◆ REQUIRED TASK
Could you extract the passage of the linear control system text below, starting with "The initial condition" and going on through "are mutually independent.", copied word for word?

◆ GIVEN TEXT
########################################
The initial condition and the process and measurement noise vectors are normally distributed, i.e., $x_{0}\sim\mathcal{N}(0,\Sigma_{x_{0}})$ , $w_{t}\sim\mathcal{N}(0,\Sigma_{w})$ , and $v_{t}\sim\mathcal{N}(0,\Sigma_{v})$ . Moreover, $x_{0}$ , $(w_{t})_{t\in\mathbb{N}}$ and $(v_{t})_{t\in\mathbb{N}}$ are mutually independent.
(iii)

The control inputs take values in the control constraint set:

$\mathbb{U}\coloneqq\bigl{\{}\xi\in\mathbb{R}^{m}\,\big{|}\,\left\lVert{\xi}\right\rVert_{\infty}\leqslant U_{\max}\bigr{\}};$ (C1)

i.e., $u_{t}\in\mathbb{U}$ for each $t\in\mathbb{N}$ . $\diamondsuit$

Without any loss of generality, we also assume that $A$ is in real Jordan canonical form. Indeed, given a linear system described by system matrices $\bigl{(}\tilde{A},\tilde{B}\bigr{)}$ , there exists a coordinate transformation in the state-space that brings the pair $\bigl{(}\tilde{A},\tilde{B}\bigr{)}$ to the pair $(A,B)$ , where $A$ is in real Jordan form [Horn and Johnson, 1990, p. 150]. In particular, choosing a suitable ordering of the Jordan blocks, we can ensure that the pair $(A,B)$ has the form $\left(\begin{bmatrix}A_{1}&0\\ 0&A_{2}\end{bmatrix},\begin{bmatrix}B_{1}\\ B_{2}\end{bmatrix}\right)$ , where $A_{1}\in\mathbb{R}^{n_{1}\times n_{1}}$ is Schur stable, and $A_{2}\in\mathbb{R}^{n_{2}\times n_{2}}$ has its eigenvalues on the unit circle. By hypothesis (i)-(i)(b) of Assumption 1, $A_{2}$ is therefore block-diagonal with elements on the diagonal being either $\pm 1$ or $2\times 2$ rotation matrices. As a consequence, $A_{2}$ is orthogonal. Moreover, since $(A,B)$ is stabilizable, the pair $(A_{2},B_{2})$ must be reachable in a number of steps $\kappa\leqslant n_{2}$ that depends on the dimension of $A_{2}$ and the structure of $(A_{2},B_{2})$ , i.e., $\text{rank}(\mathfrak{R}_{\kappa}(A_{2},B_{2}))=n_{2}$ . Summing up, we can start by considering that the state equation (2.1a) has the form

\begin{bmatrix}x^{(1)}_{t+1}\\ --\\ x^{(2)}_{t+1}\end{bmatrix}=\begin{bmatrix}A_{1}x^{(1)}_{t}\\ --\\ A_{2}x^{(2)}_{t}\end{bmatrix}+\begin{bmatrix}B_{1}\\ --\\ B_{2}\end{bmatrix}u_{t}+\begin{bmatrix}w^{(1)}_{t}\\ --\\ w^{(2)}_{t}\end{bmatrix},

(2.2)
########################################
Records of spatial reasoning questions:

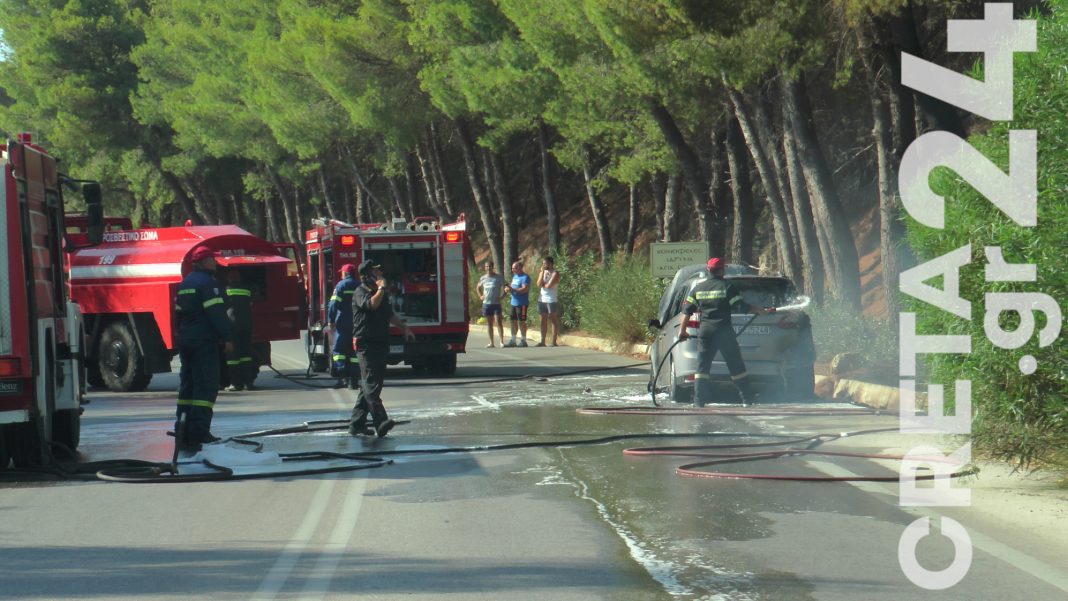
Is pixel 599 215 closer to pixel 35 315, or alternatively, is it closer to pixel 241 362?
pixel 241 362

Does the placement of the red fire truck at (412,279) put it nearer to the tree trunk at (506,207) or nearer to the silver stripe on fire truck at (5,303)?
the silver stripe on fire truck at (5,303)

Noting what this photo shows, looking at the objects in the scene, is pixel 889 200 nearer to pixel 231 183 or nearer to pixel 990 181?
pixel 990 181

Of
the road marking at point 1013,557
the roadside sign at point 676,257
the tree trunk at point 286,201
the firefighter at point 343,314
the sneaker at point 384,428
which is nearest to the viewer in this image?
the road marking at point 1013,557

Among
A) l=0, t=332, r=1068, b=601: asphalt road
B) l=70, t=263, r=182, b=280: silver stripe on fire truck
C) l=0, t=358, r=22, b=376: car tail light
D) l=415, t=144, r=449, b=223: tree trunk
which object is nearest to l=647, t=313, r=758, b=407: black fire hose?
l=0, t=332, r=1068, b=601: asphalt road

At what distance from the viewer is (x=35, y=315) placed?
434 inches

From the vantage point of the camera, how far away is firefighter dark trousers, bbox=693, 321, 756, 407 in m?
15.0

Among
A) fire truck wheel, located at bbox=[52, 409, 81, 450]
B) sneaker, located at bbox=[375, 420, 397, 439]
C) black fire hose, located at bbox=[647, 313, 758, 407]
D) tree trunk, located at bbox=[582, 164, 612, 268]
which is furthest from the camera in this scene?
tree trunk, located at bbox=[582, 164, 612, 268]

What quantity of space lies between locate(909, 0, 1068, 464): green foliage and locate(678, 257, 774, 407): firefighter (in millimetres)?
4782

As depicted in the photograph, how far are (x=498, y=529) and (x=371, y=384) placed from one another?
199 inches

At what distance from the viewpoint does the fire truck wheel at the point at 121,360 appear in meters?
20.6

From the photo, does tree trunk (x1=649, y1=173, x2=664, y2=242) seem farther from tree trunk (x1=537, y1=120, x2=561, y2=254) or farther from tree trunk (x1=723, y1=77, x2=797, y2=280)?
tree trunk (x1=723, y1=77, x2=797, y2=280)

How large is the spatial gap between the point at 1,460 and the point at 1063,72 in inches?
347

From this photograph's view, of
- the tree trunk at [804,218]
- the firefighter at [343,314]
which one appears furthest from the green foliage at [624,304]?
the firefighter at [343,314]

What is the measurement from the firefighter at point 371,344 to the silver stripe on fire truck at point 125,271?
24.5 feet
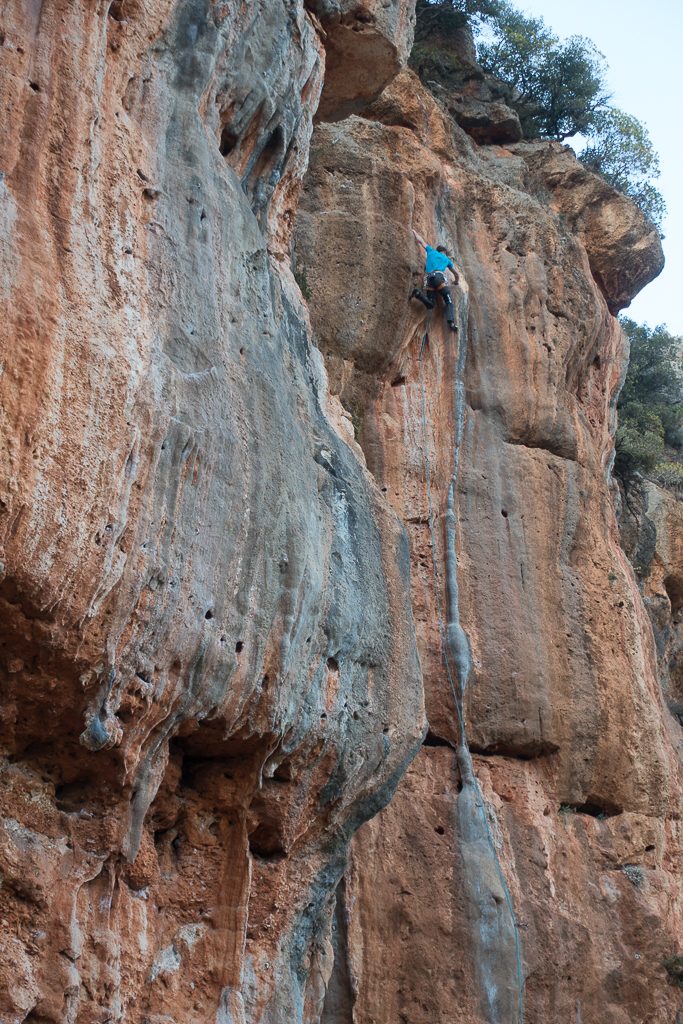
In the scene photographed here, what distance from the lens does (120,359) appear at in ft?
18.3

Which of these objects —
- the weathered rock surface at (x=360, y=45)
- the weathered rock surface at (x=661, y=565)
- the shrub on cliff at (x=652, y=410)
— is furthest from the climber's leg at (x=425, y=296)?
the shrub on cliff at (x=652, y=410)

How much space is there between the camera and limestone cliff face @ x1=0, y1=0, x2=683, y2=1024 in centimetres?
546

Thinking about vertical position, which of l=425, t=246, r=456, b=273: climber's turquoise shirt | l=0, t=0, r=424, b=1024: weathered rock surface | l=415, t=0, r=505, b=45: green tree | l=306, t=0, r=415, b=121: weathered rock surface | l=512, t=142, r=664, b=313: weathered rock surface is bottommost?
########################################
◆ TASK ANSWER
The initial condition and the process and measurement noise vectors are normally distributed, i.e., $x_{0}\sim\mathcal{N}(0,\Sigma_{x_{0}})$ , $w_{t}\sim\mathcal{N}(0,\Sigma_{w})$ , and $v_{t}\sim\mathcal{N}(0,\Sigma_{v})$ . Moreover, $x_{0}$ , $(w_{t})_{t\in\mathbb{N}}$ and $(v_{t})_{t\in\mathbb{N}}$ are mutually independent.